Data items
##############################
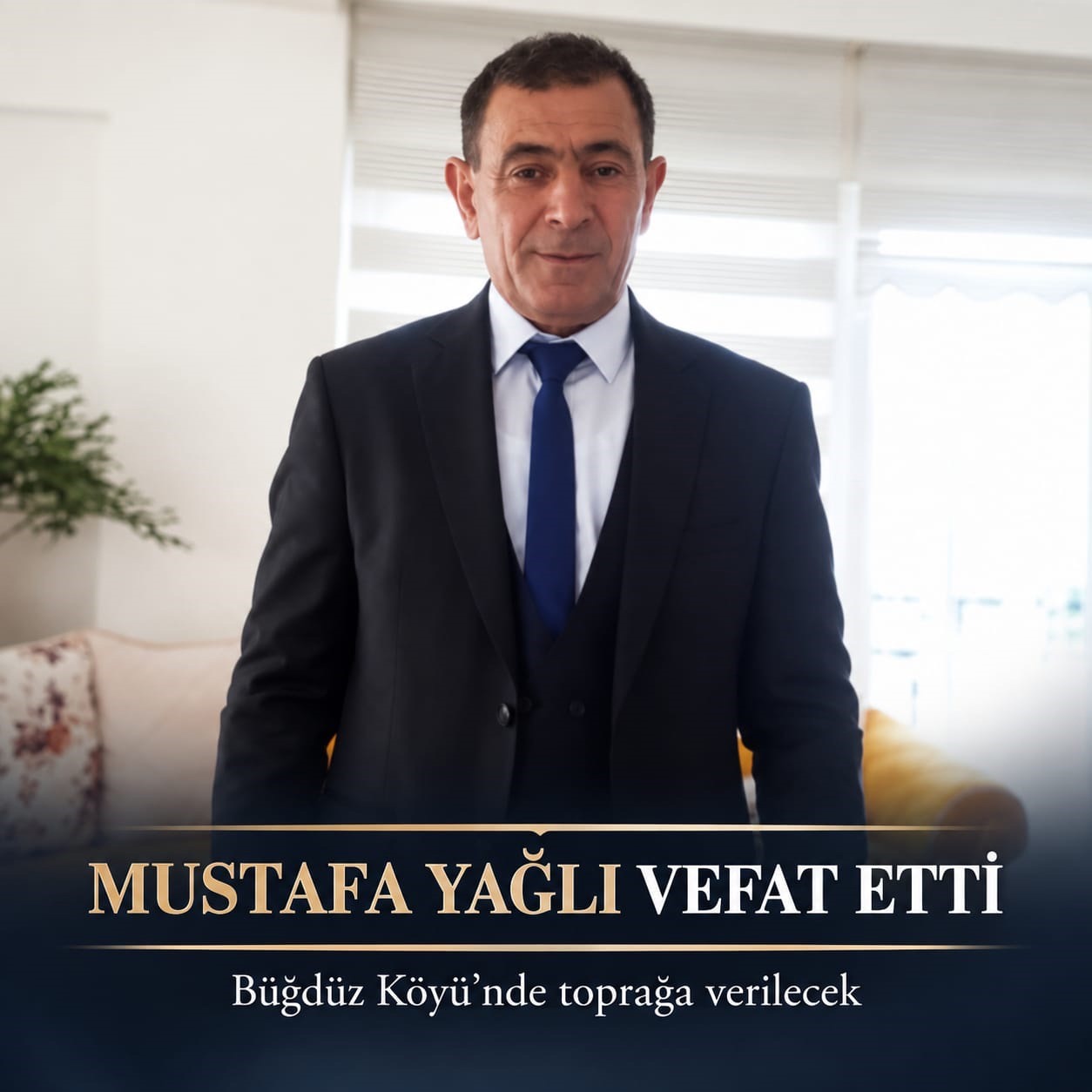 MUSTAFA YAĞLI HAYATINI KAYBETTİ
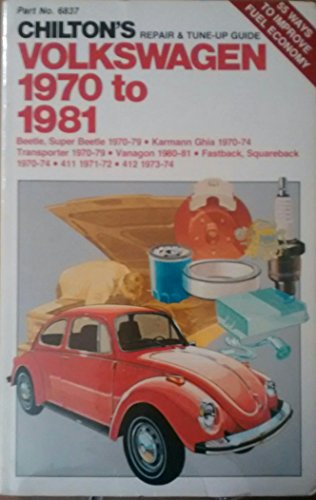 Imagen de archivo de Chilton's Repair and Tune Up Guide, Volkswagen 1970 to 1981 a la venta por Shadetree Rare Books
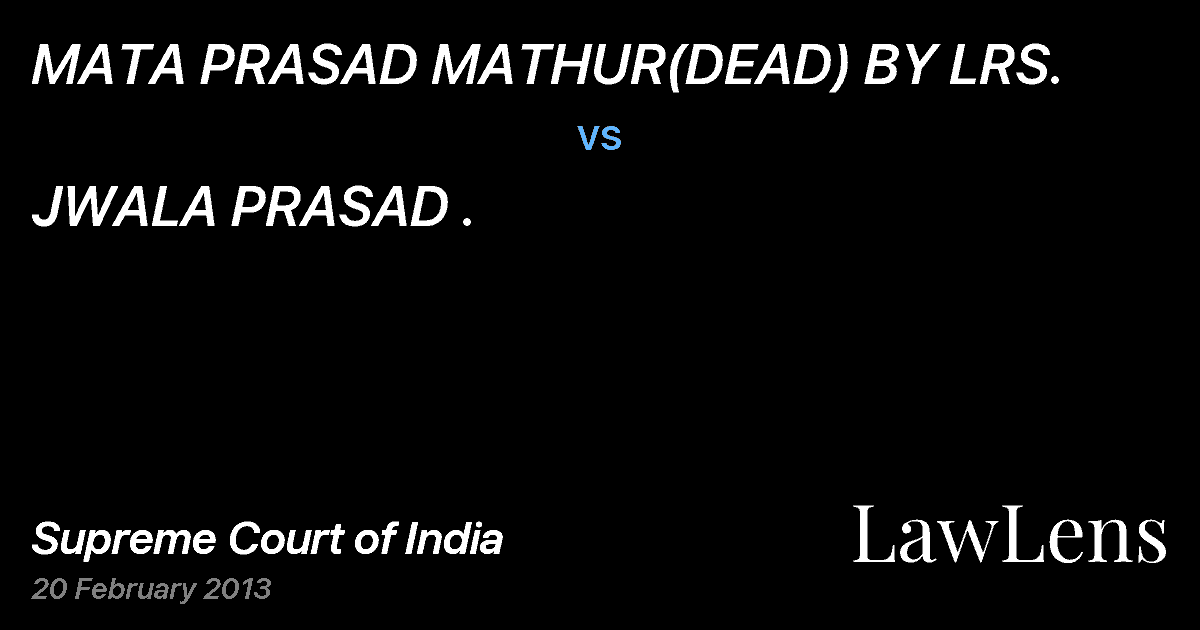 Preview image for MATA PRASAD MATHUR(DEAD) BY LRS. vs. JWALA PRASAD .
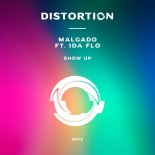 Ida fLO, Malgado - Show Up (Original Mix)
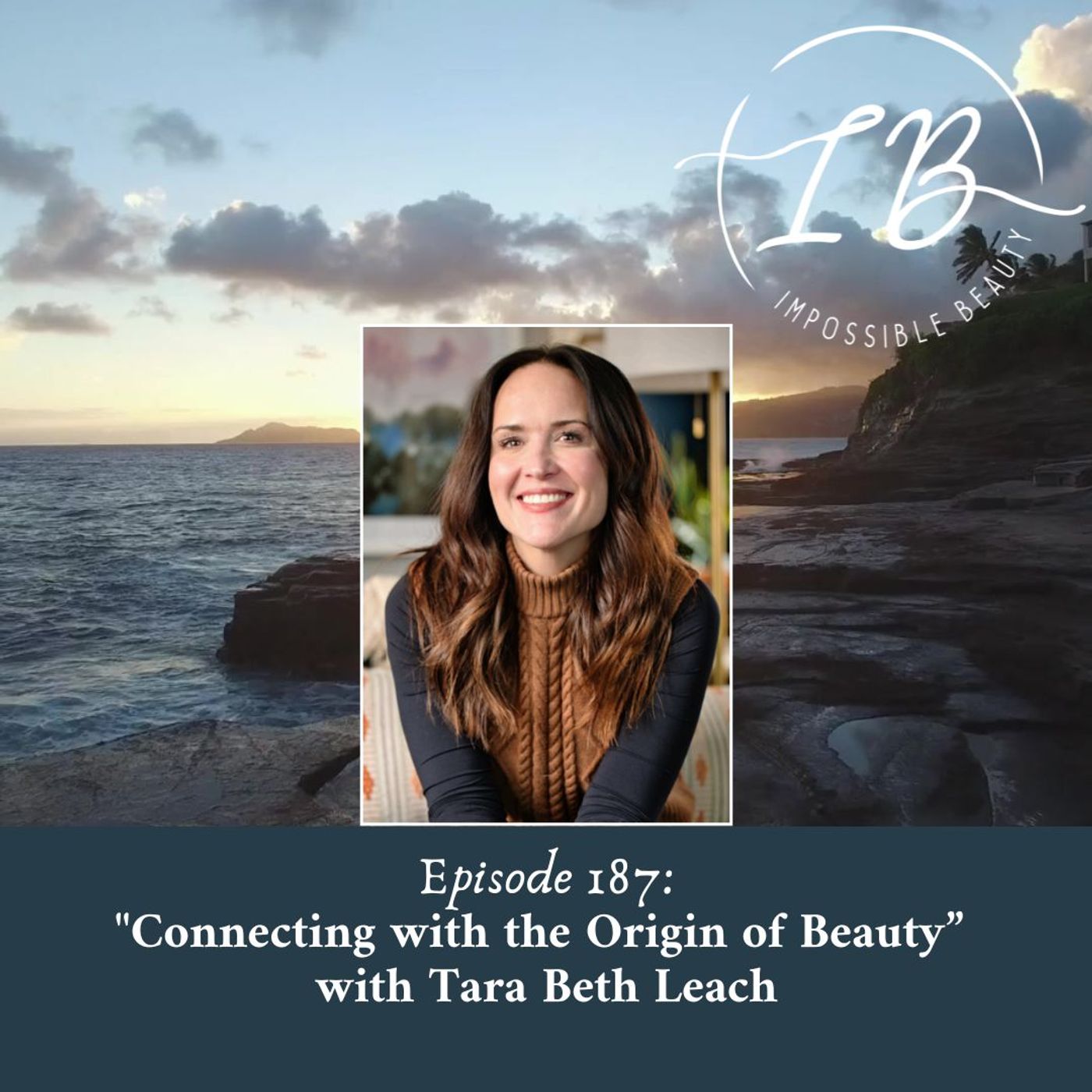 Episode 187: Tara Beth Leach- Connecting with the Origin of Beauty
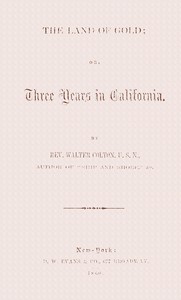 The land of gold; or, Three years in California by Walter Colton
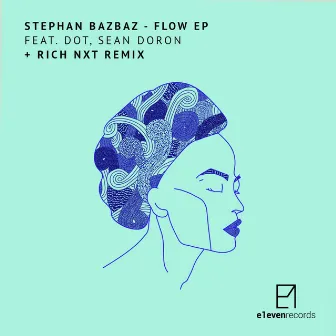 Flow EP by Stephan Bazbaz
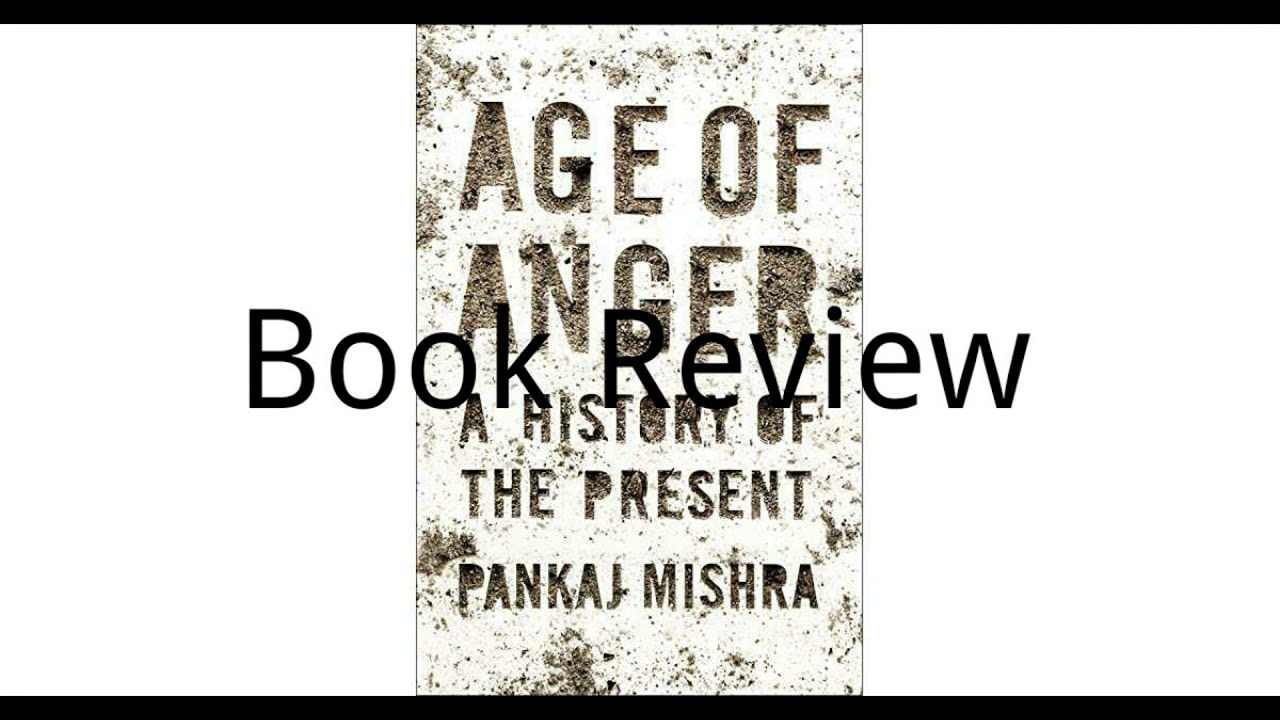 Age of Anger by Pankaj Mishra - Book Review (Audio)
##############################
Your goal: Your copy must hold exactly the lines from the one with "Ida fLO, Malgado - Show Up (Original Mix)" to the end of the records above, both included, and no pictures.

Reply to the exercise:
 Ida fLO, Malgado - Show Up (Original Mix)
 Episode 187: Tara Beth Leach- Connecting with the Origin of Beauty
 The land of gold; or, Three years in California by Walter Colton
 Flow EP by Stephan Bazbaz
 Age of Anger by Pankaj Mishra - Book Review (Audio)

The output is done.